Action item: Return verbatim every line of the records from the first line through the line containing "14.8 Which category", including both of those lines, and nothing else.

Material supplied:
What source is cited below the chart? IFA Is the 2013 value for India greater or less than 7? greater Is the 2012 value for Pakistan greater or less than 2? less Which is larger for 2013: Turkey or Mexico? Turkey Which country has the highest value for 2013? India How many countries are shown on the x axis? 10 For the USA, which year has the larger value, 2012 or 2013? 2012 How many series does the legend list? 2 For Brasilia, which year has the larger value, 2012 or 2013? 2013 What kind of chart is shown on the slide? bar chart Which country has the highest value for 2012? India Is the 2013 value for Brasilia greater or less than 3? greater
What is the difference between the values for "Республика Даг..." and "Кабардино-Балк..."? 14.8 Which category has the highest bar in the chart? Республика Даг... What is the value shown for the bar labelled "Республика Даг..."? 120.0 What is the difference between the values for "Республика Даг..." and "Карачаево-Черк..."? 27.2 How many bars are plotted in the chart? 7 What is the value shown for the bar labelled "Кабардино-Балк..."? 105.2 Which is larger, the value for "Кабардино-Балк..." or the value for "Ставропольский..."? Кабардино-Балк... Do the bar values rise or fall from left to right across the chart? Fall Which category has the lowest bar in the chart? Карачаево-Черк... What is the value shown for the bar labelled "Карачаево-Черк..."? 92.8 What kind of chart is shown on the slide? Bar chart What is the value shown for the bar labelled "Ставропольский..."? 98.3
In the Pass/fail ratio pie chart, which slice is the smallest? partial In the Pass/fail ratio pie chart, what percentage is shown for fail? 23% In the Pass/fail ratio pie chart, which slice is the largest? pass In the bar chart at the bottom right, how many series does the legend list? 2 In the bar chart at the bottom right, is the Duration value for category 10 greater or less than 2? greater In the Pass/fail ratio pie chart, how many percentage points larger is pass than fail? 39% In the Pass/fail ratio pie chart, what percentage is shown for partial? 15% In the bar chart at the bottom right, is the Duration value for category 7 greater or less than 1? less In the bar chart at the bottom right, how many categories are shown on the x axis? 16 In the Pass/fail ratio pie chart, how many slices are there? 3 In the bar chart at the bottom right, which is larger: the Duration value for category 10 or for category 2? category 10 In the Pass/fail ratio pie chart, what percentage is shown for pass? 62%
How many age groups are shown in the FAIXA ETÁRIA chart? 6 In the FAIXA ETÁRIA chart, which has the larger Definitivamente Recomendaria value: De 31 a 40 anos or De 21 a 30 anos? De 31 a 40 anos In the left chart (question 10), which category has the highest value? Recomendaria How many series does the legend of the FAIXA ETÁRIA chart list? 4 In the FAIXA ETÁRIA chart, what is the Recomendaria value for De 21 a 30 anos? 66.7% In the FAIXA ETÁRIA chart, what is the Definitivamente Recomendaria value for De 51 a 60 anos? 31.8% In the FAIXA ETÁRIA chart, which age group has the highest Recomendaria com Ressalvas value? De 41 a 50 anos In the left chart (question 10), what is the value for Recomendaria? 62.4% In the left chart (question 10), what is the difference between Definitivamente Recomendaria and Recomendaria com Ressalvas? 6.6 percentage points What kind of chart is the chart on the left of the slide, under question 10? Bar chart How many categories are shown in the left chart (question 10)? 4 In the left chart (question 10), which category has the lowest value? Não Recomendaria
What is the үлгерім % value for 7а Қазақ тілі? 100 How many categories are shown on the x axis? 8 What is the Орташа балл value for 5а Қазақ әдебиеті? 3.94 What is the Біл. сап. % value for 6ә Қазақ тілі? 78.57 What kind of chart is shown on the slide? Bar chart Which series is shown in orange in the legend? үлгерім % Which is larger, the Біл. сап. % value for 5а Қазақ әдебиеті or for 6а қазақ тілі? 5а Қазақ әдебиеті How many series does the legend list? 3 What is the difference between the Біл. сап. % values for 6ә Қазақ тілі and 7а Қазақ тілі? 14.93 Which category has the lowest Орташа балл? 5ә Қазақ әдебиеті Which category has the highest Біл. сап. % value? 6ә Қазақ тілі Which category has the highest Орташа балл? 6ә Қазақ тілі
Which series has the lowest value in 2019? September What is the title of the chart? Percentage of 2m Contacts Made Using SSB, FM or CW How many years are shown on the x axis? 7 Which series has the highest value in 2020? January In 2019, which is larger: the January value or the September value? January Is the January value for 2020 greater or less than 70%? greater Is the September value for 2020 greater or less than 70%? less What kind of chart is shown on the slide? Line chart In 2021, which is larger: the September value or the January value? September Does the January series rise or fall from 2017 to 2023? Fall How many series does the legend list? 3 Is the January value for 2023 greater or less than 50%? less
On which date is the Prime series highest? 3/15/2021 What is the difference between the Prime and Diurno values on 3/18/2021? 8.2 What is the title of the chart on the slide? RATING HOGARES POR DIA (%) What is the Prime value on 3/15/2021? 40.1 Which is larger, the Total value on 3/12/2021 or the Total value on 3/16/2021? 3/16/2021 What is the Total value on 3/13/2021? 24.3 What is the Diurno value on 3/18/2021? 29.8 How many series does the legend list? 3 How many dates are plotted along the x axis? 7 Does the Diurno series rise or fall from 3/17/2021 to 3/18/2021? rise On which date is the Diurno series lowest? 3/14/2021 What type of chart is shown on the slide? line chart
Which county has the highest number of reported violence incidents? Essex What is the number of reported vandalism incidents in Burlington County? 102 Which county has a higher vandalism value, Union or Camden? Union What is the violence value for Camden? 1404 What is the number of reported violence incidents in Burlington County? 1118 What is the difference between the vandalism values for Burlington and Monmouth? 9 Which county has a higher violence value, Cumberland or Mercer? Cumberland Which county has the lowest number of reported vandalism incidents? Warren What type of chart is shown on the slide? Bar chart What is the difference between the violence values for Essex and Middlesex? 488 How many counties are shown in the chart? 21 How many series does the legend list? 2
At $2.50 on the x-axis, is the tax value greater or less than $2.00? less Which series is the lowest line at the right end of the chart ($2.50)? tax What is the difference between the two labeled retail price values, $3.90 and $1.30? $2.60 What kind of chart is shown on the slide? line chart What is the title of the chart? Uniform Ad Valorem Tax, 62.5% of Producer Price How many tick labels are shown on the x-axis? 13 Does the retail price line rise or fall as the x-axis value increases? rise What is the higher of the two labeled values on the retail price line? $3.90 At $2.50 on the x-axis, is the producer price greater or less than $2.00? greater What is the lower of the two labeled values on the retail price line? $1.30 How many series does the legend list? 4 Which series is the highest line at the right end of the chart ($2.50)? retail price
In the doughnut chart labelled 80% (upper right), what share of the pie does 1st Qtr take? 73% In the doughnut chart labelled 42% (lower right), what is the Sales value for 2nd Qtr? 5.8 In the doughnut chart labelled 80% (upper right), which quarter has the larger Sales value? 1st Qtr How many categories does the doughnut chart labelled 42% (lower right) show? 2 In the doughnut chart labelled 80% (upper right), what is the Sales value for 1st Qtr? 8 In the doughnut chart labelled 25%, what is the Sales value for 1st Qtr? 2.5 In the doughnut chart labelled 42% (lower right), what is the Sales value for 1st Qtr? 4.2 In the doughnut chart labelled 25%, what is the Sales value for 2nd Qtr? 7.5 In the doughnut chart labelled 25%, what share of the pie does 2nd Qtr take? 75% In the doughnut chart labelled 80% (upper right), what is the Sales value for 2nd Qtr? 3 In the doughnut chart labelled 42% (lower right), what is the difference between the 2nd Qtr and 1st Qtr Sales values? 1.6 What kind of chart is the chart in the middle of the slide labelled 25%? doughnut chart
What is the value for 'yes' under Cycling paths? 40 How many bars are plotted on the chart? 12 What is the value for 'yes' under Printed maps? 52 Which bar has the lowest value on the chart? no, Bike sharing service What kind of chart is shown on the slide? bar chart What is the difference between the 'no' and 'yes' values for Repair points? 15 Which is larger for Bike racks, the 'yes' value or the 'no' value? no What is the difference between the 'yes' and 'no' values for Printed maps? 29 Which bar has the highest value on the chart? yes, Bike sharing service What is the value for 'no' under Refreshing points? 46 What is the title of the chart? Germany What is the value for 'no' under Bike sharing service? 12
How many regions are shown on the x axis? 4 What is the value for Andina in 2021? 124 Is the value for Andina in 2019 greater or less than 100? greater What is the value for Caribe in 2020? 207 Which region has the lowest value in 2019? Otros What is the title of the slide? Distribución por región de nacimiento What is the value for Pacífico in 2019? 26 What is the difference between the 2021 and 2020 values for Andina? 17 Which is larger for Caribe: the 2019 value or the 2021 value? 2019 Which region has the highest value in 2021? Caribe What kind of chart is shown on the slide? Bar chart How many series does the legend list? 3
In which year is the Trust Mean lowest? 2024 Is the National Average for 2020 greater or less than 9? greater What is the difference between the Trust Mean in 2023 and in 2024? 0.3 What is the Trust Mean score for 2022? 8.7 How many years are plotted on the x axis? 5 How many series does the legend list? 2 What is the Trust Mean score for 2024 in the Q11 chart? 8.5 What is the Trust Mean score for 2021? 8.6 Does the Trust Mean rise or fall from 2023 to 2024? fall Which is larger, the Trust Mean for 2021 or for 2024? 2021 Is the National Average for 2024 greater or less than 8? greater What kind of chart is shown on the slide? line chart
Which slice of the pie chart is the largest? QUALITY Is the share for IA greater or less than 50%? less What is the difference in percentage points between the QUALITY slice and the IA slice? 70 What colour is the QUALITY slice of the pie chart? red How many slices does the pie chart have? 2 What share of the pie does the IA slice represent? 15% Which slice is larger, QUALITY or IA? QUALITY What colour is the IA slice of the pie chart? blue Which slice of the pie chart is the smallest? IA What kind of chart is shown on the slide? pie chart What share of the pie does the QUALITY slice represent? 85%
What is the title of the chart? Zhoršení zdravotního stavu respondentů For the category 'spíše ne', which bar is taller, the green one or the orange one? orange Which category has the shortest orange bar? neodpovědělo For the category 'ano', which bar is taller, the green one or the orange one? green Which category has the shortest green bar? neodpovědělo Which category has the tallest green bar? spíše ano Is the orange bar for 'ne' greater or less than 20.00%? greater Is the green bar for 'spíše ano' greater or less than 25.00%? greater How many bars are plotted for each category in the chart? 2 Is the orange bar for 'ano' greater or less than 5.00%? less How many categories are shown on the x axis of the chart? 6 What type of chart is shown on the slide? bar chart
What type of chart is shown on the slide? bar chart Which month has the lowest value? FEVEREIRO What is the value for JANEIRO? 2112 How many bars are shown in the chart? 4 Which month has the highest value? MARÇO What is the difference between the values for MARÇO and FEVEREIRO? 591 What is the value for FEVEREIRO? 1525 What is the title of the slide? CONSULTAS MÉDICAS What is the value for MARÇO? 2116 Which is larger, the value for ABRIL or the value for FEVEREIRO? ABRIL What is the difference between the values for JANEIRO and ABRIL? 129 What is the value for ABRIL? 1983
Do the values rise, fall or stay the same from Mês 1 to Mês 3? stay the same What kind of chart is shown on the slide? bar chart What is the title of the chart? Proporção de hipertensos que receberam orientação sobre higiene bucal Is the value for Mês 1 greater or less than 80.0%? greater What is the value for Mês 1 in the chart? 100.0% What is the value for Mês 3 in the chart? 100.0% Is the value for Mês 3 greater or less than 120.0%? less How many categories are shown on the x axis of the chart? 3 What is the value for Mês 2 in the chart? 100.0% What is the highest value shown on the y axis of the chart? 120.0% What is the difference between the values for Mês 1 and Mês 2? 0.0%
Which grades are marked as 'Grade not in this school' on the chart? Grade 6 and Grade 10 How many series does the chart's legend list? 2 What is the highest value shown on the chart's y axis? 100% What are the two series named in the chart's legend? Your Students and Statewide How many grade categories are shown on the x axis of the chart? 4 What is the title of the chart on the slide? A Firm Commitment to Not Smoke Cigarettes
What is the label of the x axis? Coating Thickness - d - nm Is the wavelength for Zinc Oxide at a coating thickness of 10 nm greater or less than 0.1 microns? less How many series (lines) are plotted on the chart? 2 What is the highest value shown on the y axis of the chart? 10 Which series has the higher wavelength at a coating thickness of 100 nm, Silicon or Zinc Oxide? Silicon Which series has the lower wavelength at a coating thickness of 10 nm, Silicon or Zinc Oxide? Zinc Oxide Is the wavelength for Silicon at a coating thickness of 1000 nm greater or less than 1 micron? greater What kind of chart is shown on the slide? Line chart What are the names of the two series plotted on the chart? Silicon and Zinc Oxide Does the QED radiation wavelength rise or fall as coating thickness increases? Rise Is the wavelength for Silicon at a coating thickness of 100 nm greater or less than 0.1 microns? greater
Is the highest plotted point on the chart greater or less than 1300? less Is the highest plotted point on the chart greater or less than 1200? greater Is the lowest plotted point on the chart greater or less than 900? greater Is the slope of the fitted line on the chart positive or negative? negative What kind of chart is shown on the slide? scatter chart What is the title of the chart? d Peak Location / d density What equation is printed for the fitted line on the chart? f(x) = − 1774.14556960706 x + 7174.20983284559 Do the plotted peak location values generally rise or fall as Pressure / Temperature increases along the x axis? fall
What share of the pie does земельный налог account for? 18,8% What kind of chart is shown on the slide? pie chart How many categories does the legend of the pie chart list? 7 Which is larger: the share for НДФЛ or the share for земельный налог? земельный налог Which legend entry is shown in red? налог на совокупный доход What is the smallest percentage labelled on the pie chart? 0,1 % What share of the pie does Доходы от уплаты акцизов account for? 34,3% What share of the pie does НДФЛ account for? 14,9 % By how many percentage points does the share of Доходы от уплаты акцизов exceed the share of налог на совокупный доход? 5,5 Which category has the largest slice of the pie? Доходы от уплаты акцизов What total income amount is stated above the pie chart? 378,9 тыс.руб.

Response to the exercise:
What source is cited below the chart? IFA Is the 2013 value for India greater or less than 7? greater Is the 2012 value for Pakistan greater or less than 2? less Which is larger for 2013: Turkey or Mexico? Turkey Which country has the highest value for 2013? India How many countries are shown on the x axis? 10 For the USA, which year has the larger value, 2012 or 2013? 2012 How many series does the legend list? 2 For Brasilia, which year has the larger value, 2012 or 2013? 2013 What kind of chart is shown on the slide? bar chart Which country has the highest value for 2012? India Is the 2013 value for Brasilia greater or less than 3? greater
What is the difference between the values for "Республика Даг..." and "Кабардино-Балк..."? 14.8 Which category has the highest bar in the chart? Республика Даг... What is the value shown for the bar labelled "Республика Даг..."? 120.0 What is the difference between the values for "Республика Даг..." and "Карачаево-Черк..."? 27.2 How many bars are plotted in the chart? 7 What is the value shown for the bar labelled "Кабардино-Балк..."? 105.2 Which is larger, the value for "Кабардино-Балк..." or the value for "Ставропольский..."? Кабардино-Балк... Do the bar values rise or fall from left to right across the chart? Fall Which category has the lowest bar in the chart? Карачаево-Черк... What is the value shown for the bar labelled "Карачаево-Черк..."? 92.8 What kind of chart is shown on the slide? Bar chart What is the value shown for the bar labelled "Ставропольский..."? 98.3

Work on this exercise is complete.